Owasso's first year at National Finals, 2007, they placed 16th in the championship division. Little did anyone know that the following year they would become one of the most dominant teams in Bible Quiz history. In 2008, they became only the second church since expansion to go undefeated at national finals. That year, Daniel placed 20th, behind his two brothers who placed 5th and 7th, which is the third highest three man finish in history. In 2009, Owasso won national finals again, with only one loss, and Daniel placed 11th. In 2010, the Final Four tournament format was introduced at national finals and Owasso ended up 2nd following the final match, having gone 17 - 2 in the regular rounds. Daniel placed 4th individually that year, with his brother Jesse right behind him as 5th highest scorer, an impressive feat in any year. In 2011, Owasso won the final four, having gone 17-2 again in the regular rounds, while Daniel placed 3rd. This last victory ties Owasso with two other teams, Orange Hills, CA and Decatur, GA, who have won the national championship three times, and only one victory behind Church at Briargate with four championships. Not to mention that he still has two more years of quizzing. Over the last four years, Owasso amassed a cumulative win-loss record of 71 - 5 at national finals, and their three championships and one 2nd place finish make them the most dominant team in any four-year period. Daniel has also excelled in other competitions at national finals, winning the individual tournament in 2009 and 2011, placing him in a tie with two other quizzers, Kent Piacenti and Dan Smith, for most individual competition wins ever. His team's three national championships doubled the previous three championships won by teams from the South Central Region.

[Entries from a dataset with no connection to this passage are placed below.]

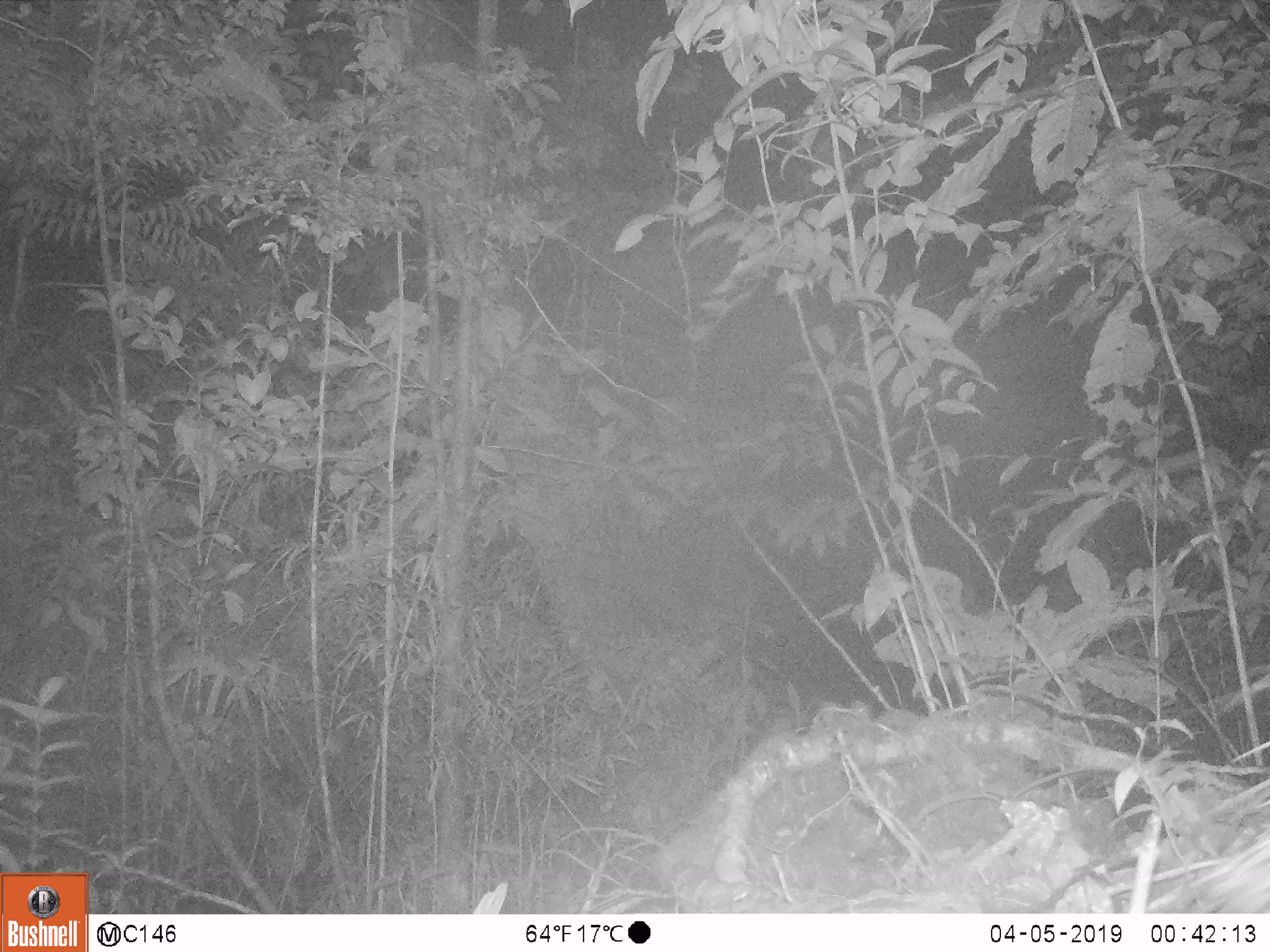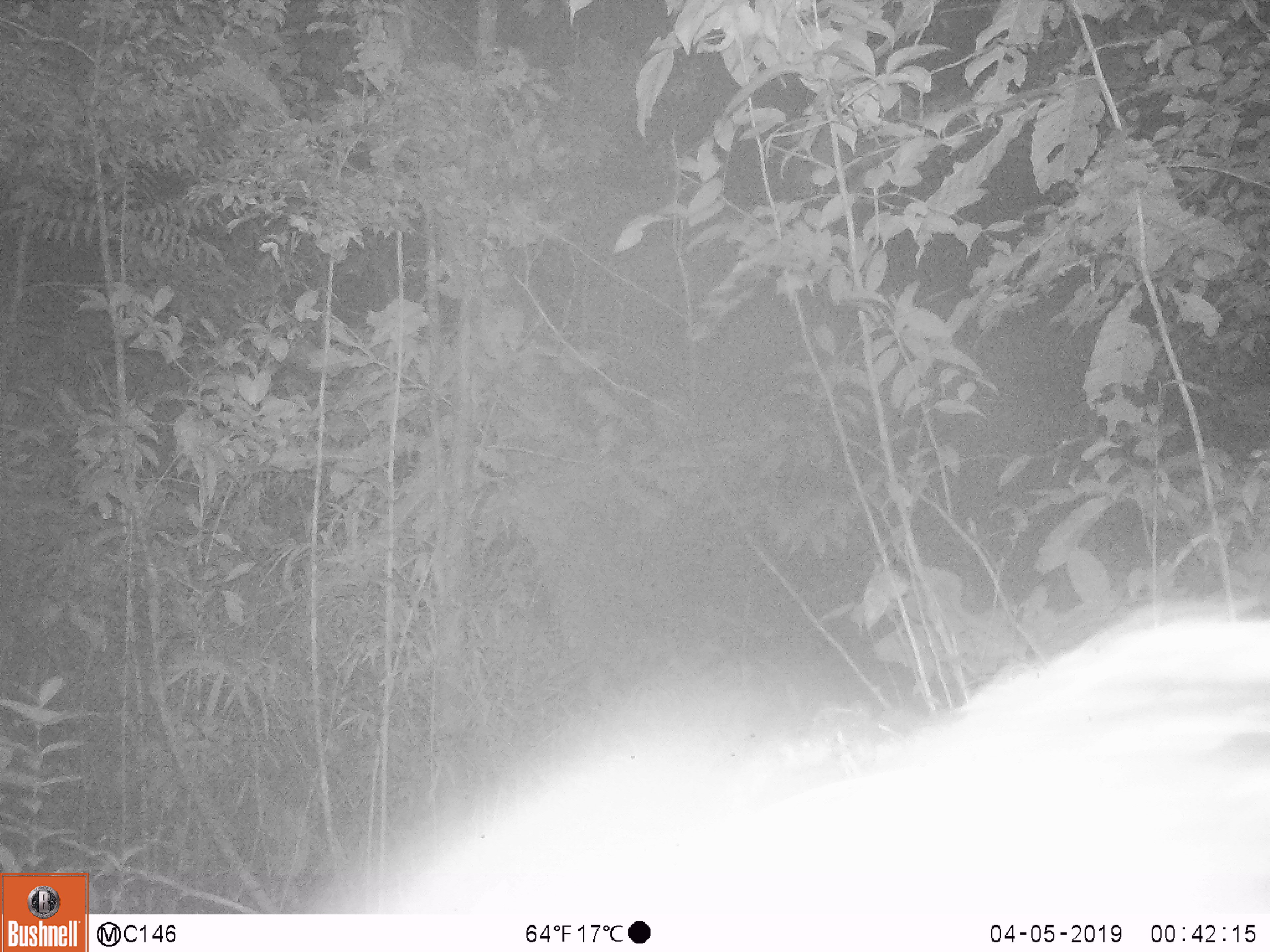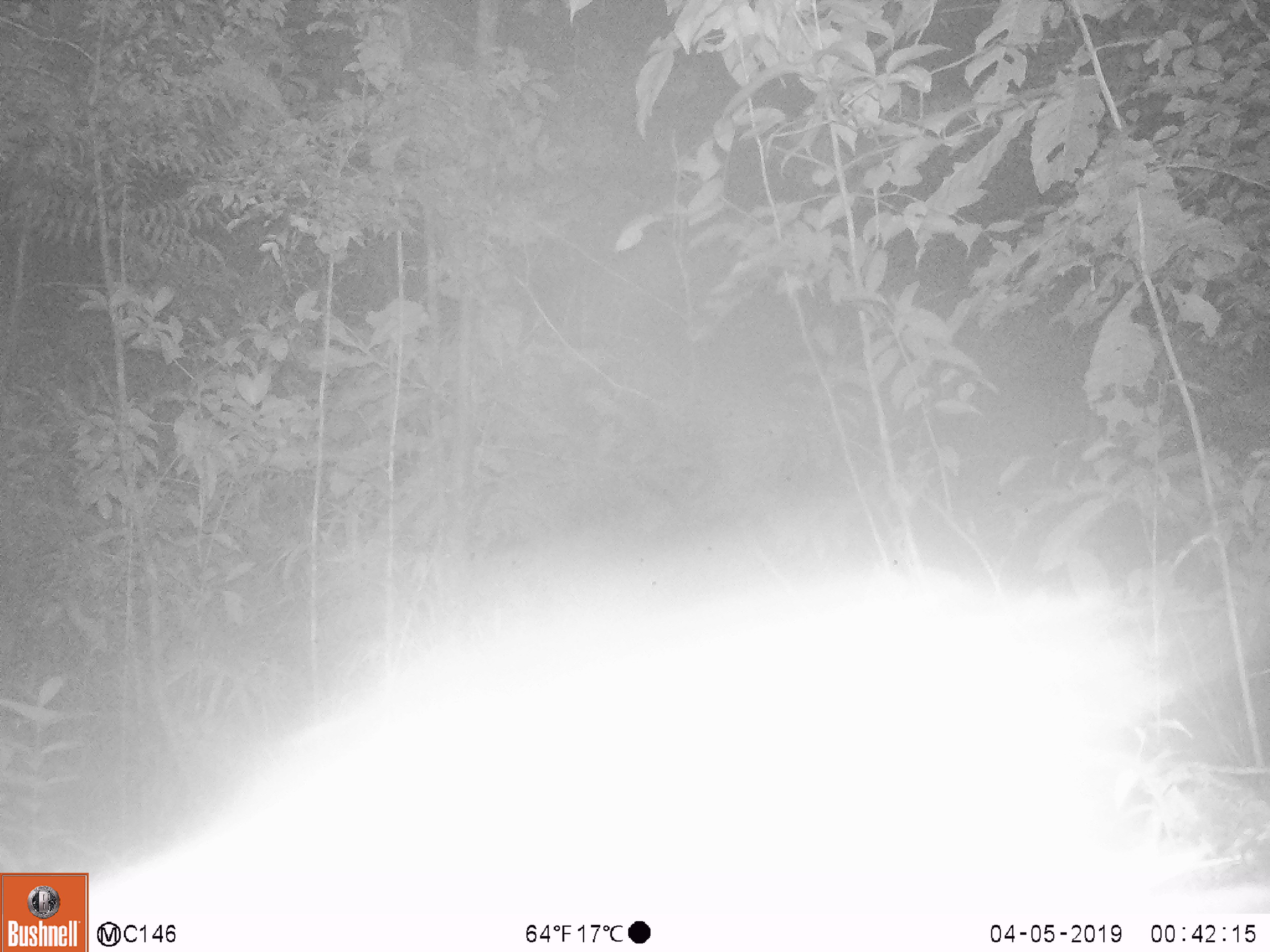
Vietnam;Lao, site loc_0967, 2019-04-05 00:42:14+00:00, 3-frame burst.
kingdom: Animalia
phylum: Chordata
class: Mammalia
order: Rodentia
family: Hystricidae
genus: Hystrix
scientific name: Hystrix brachyura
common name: malayan porcupine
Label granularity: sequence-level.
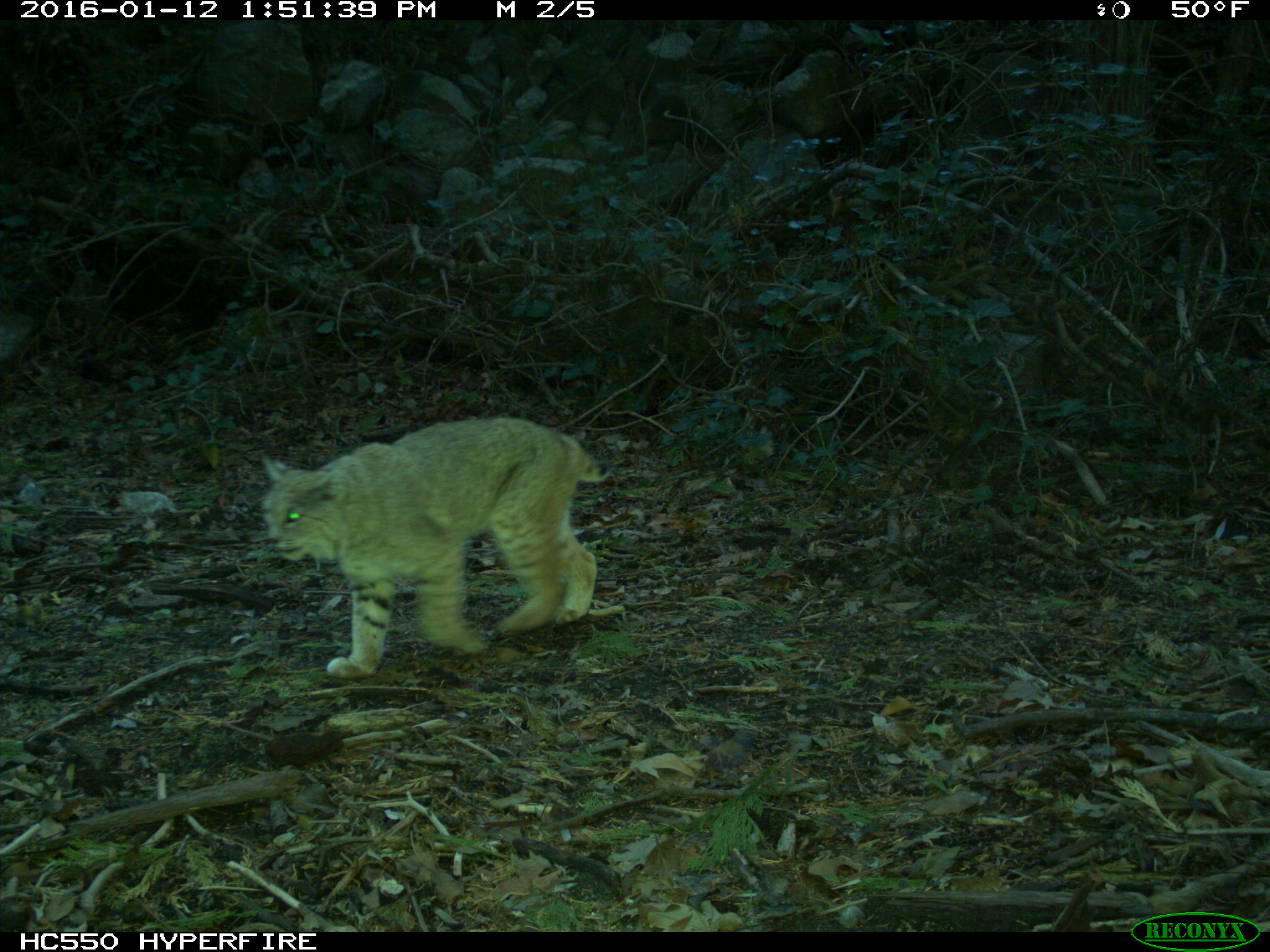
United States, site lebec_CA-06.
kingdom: Animalia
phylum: Chordata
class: Mammalia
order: Carnivora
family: Felidae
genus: Lynx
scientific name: Lynx rufus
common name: bobcat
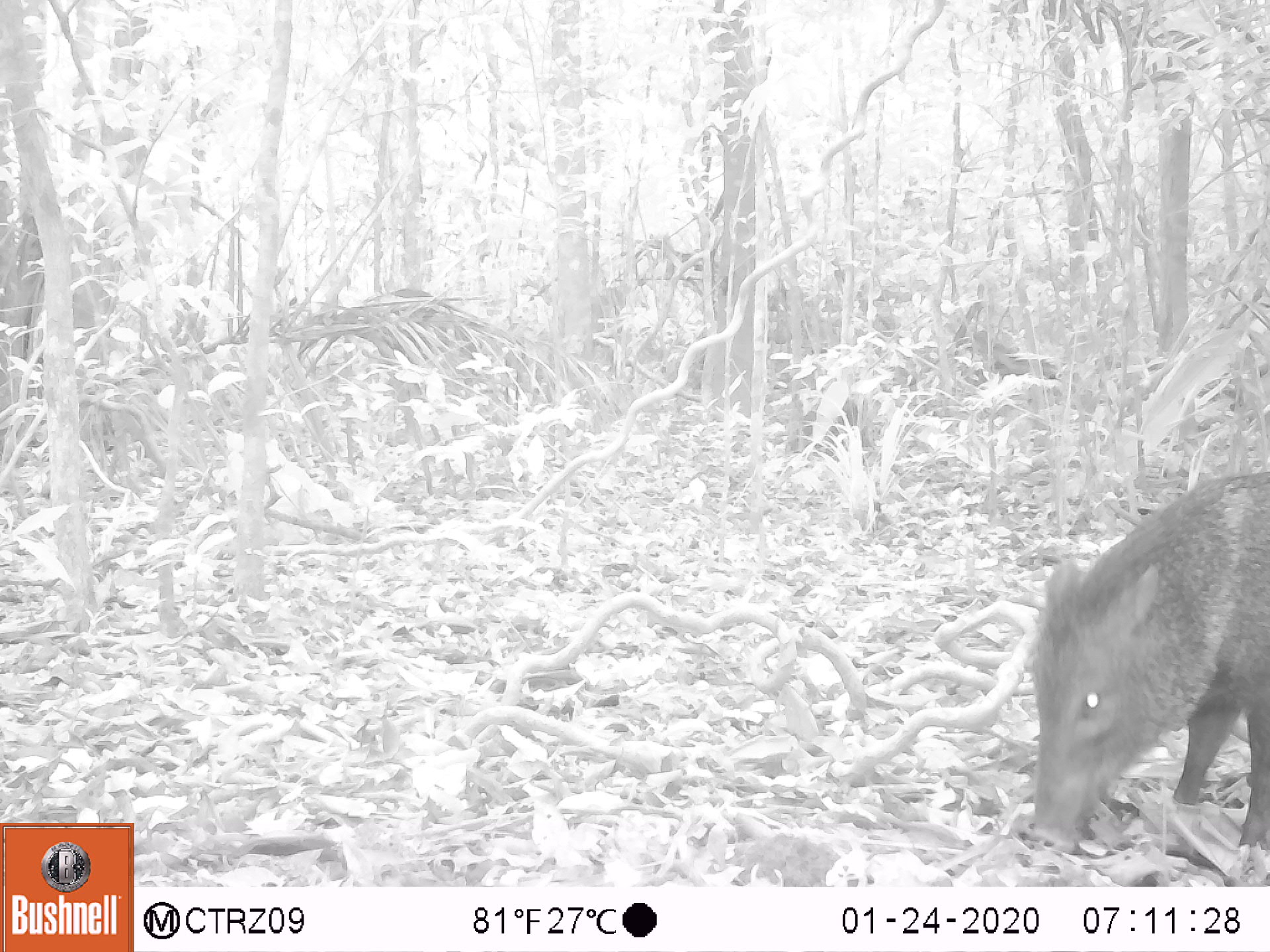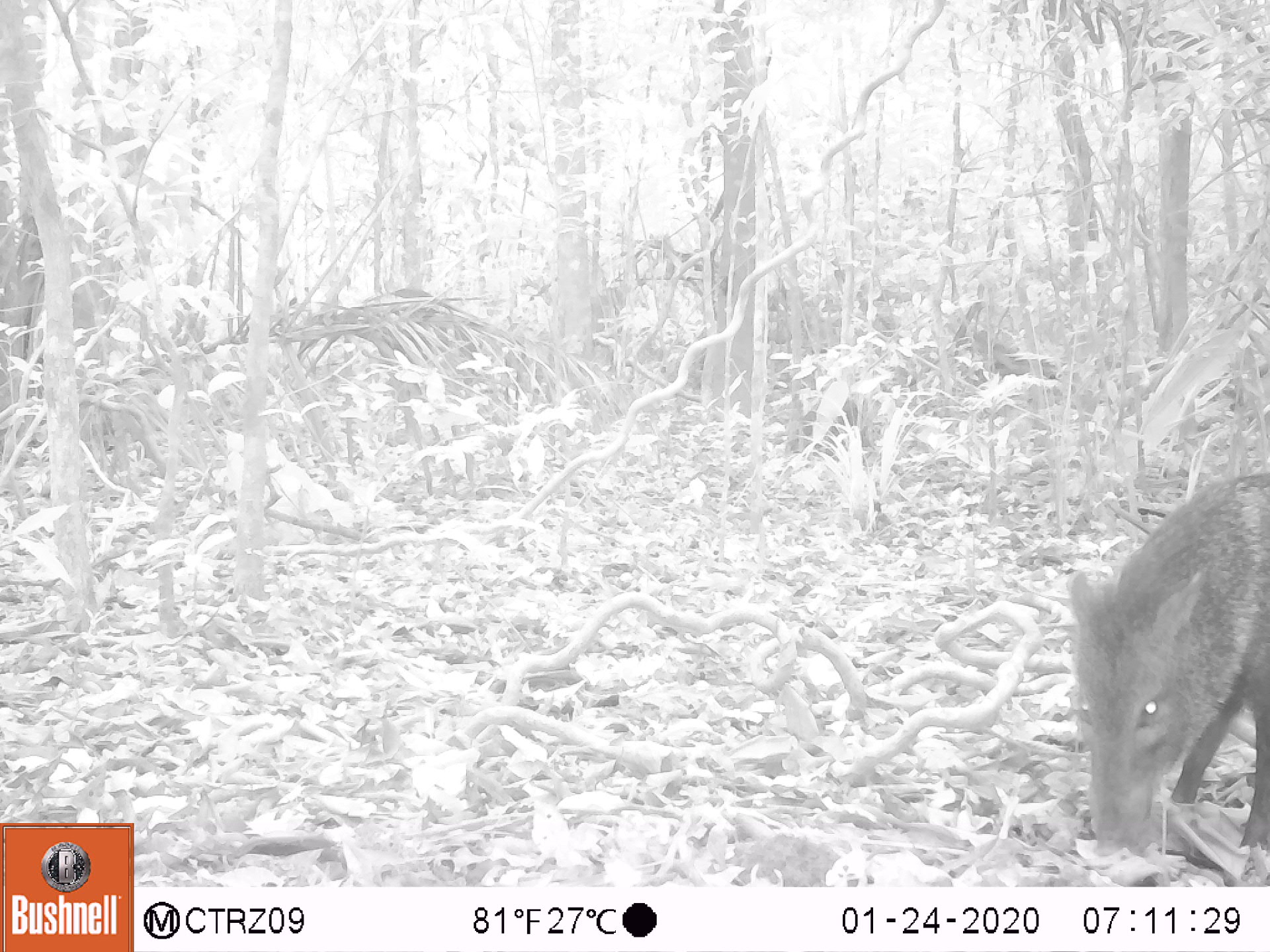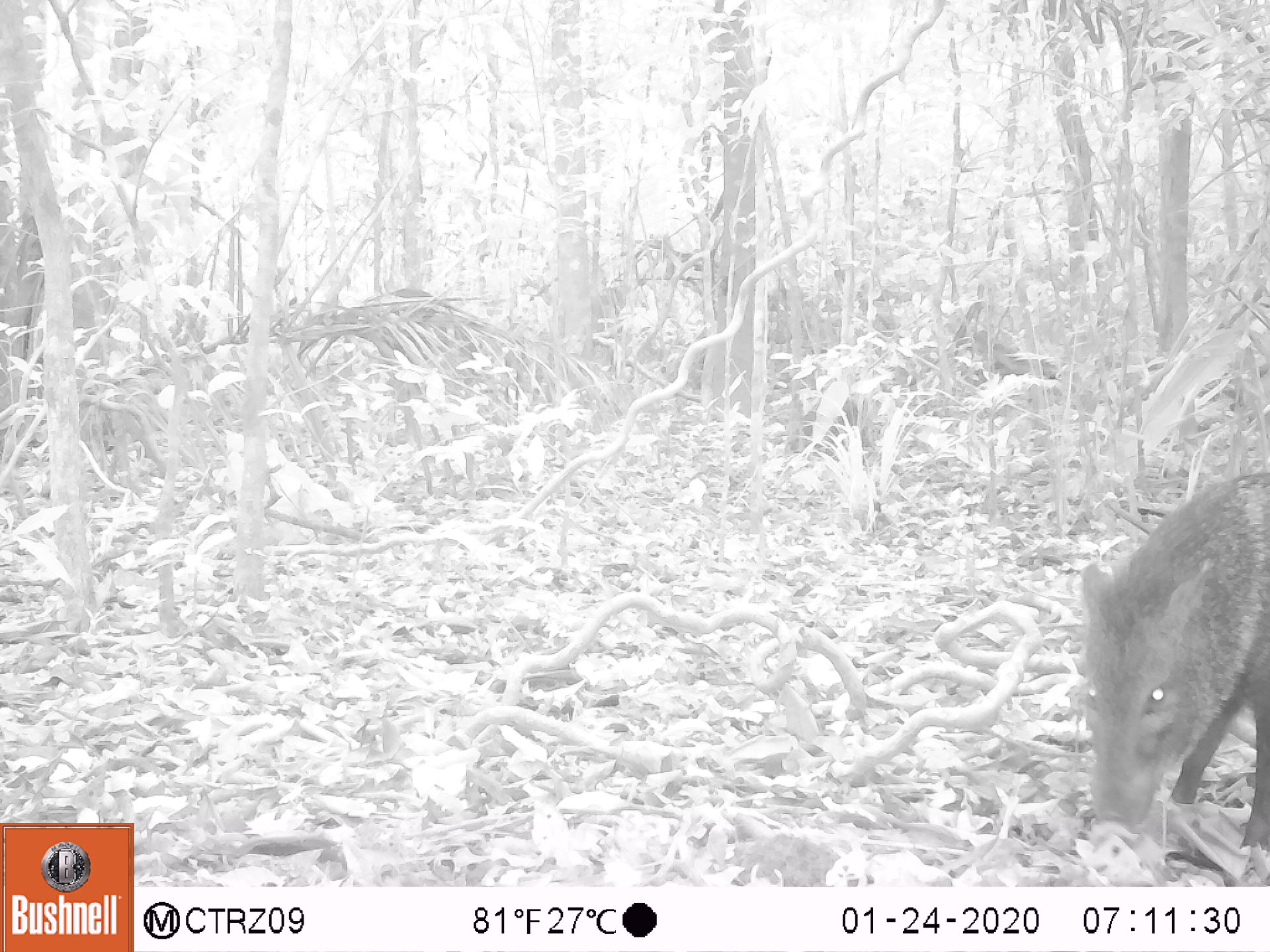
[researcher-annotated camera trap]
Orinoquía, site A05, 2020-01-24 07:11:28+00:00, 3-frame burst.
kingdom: Animalia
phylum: Chordata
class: Mammalia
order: Artiodactyla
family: Tayassuidae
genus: Pecari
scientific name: Pecari tajacu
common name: collared peccary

What many may not know is that Daniel is one of the brightest examples of putting God's word into godly deeds. His father is a world-renowned Evangelist, and Daniel has not only spoken at crusades to crowds of thousands under his father's direction, but has headed up and been the main speaker to youth conventions in various non-Christian countries around the world. These crusades are often attended by more than 10,000 teens, many of whom come to know Christ through the words God speaks through him. Daniel's wealth of scriptural knowledge has been the perfect preparation for ministry. He says he has been called by God to a lifetime of evangelistic work, and he has eagerly answered that call, excitedly jumping into ministry as a teenage Missionary/Evangelist. His current plans are to attend Oral Roberts University after high school to earn his bachelor's degree, followed by full-time ministry.